What I don't get is our sitter's chosen response to the behavior. Instead of finding some way to deal with the child's behavior, and actually work with her on it, she thinks she needs to acquiesce and just quit working so that she can be present at her daughter's school every day at drop off and lunch. WTF? This is the thought that apparently entered her mind when she told me about it: "Hmm, I'll ask my employer to give me 2 weeks off, and then I'll finally decide if I'm going to come back or not."
Um, it doesn't usually work that way.
Unfortunately, we don't live in a place with any decent daycare, nor with any sort of nanny placement agency. Sitters are all found via word of mouth, which actually works quite well in a small town with a strong rumor mill, but the lead time is very long. Ugh. Wish us luck, please. Because there is no work/life balance happening at my house right now!

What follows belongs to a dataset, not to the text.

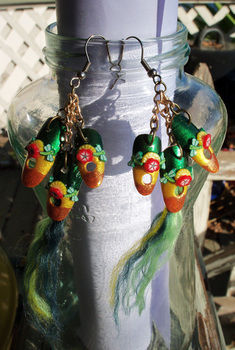 Tropical themed nails on earrings! Ver 1 .  Make a feather earring in under 30 minutes by nail painting and jewelrymaking with polymer clay, chain, and nail polish. Inspired by halloween, gothic, and costumes & cosplay. Creation posted by CiiMoore.  in the Jewelry section Difficulty: Simple. Cost: 3/5.
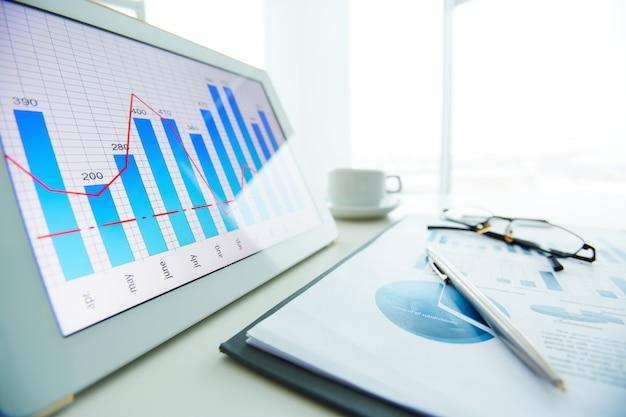 Primer plano de bolígrafo sobre informe económico con la ventana de fondo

I know what you're thinking. "Fire her! This is some unprofessional shizz on top of some other unprofessional shizz!" But seriously? I simply can't right now. There is no one else to replace her. Work-wise I'm so screwed if she leaves now. So I need her to hang in there for just a few more weeks. I need good help - a known quantity who I can trust both with my kids and my valuables. You'd be shocked at how hard that is to come by in Podunkville. We've tried. Say what I will about her choices vis-a-vis her Kindergartner, and her predilection for Too Much Honesty with me, her hapless employer; I know my kids are thriving in her care, and we're better off with her in our lives at this time.
The logistics of life really, really suck sometimes.
I just need someone who will show up for just 11 more months! Then DD can go to the Montessori preschool, and I can BREATHE.
Am I the only one out there with sitters who just can't handle Vegas?
P.S. Bonus points if anyone knows that movie reference.